Beta'd by [personal profile] lanwan

Jeyne took breakfast with Theon and Lady Asha, in Harlaw’s solar, as she had for the past week. The food was simple, eggs and dark bread and small fish, but Jeyne ate ravenously. She couldn’t remember ever being so hungry, like there was a great pit inside her that needed filling. She was healing in some ways; she’d seen her bruises fading as she dressed. She felt safer now, less like she was going to be torn away at any moment.

“Thank you for your hospitality, my lady.”

“You’re welcome, Jeyne.” She pushed more fish onto Theon’s plate. “Eat, Theon.”

Theon was carefully removing the flesh from a fish with his knife. “I am eating, don’t worry.” Jeyne could see how tentative his chewing was, as he tried to keep his teeth from protesting.

“Eat more,” Asha turned to Jeyne, “I got the steward to find some-“ Asha gestured vaguely, “sewing things for you. I’ll give them to you after you’re done eating.”
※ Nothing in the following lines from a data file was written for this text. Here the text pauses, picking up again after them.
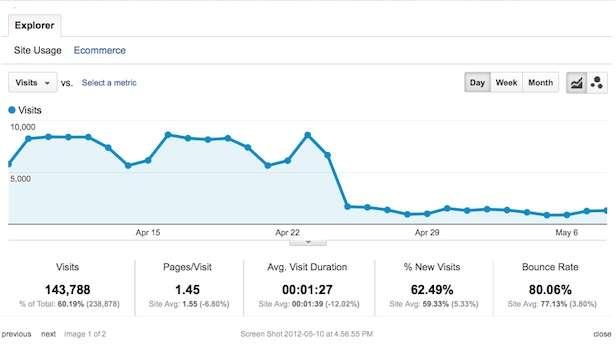 Analytics Drop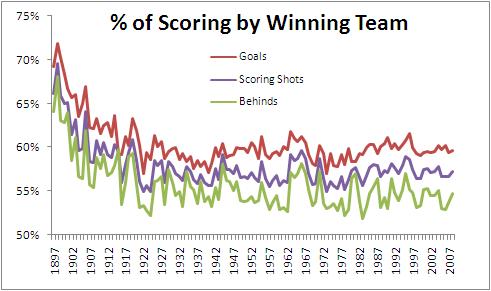Winners_Scoring.png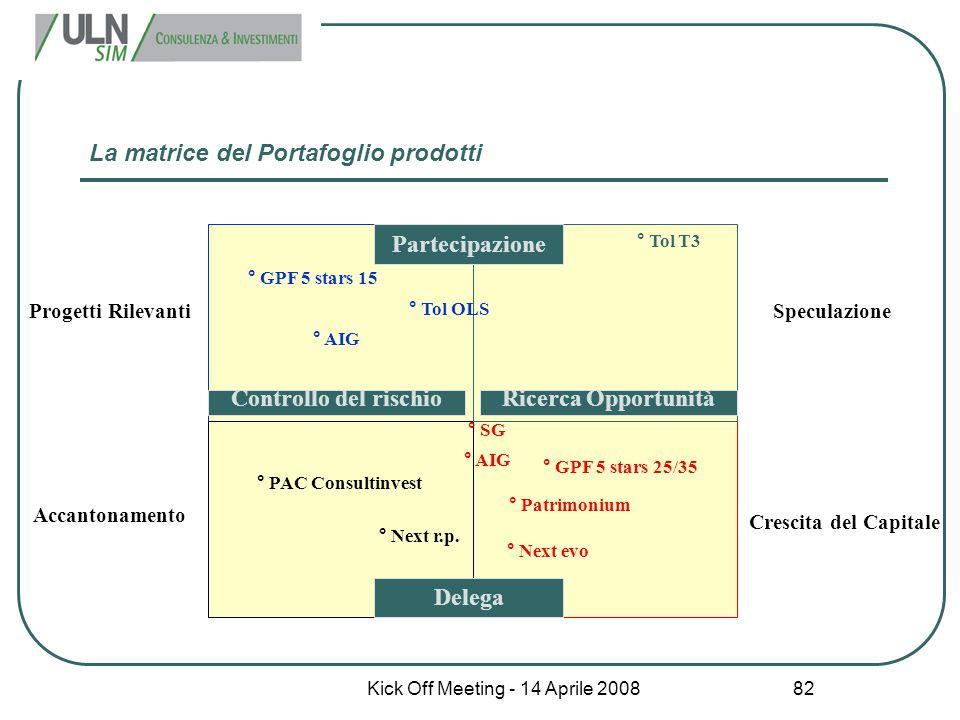 Kick Off Meeting - 14 Aprile 2008 82 Partecipazione Controllo del rischioRicerca Opportunità Delega Progetti RilevantiSpeculazione Accantonamento Cres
Jeyne looked up from buttering her bread. “Thank you, my lady.” It would be nice to do something that didn’t involve being fucked or beaten. It had been so long.

Asha turned to Theon. “We need to prepare to call the Kingsmoot again when the Iron Fleet returns. Nuncle Roderick’s library has books on law. We’ll need to consult them.”

Theon chuckled darkly. “You think there’s a point? The ironborn would never have accepted me as king, even before…”

“We don’t need them to accept you as king. We just need them to accept that Euron’s Kingsmoot was invalid.” Asha shrugged.

Jeyne swallowed her bread. “I think you’d be a good king.”

Theon turned to her, obviously surprised. Jeyne felt her face flush, and she turned her attention back to her meal.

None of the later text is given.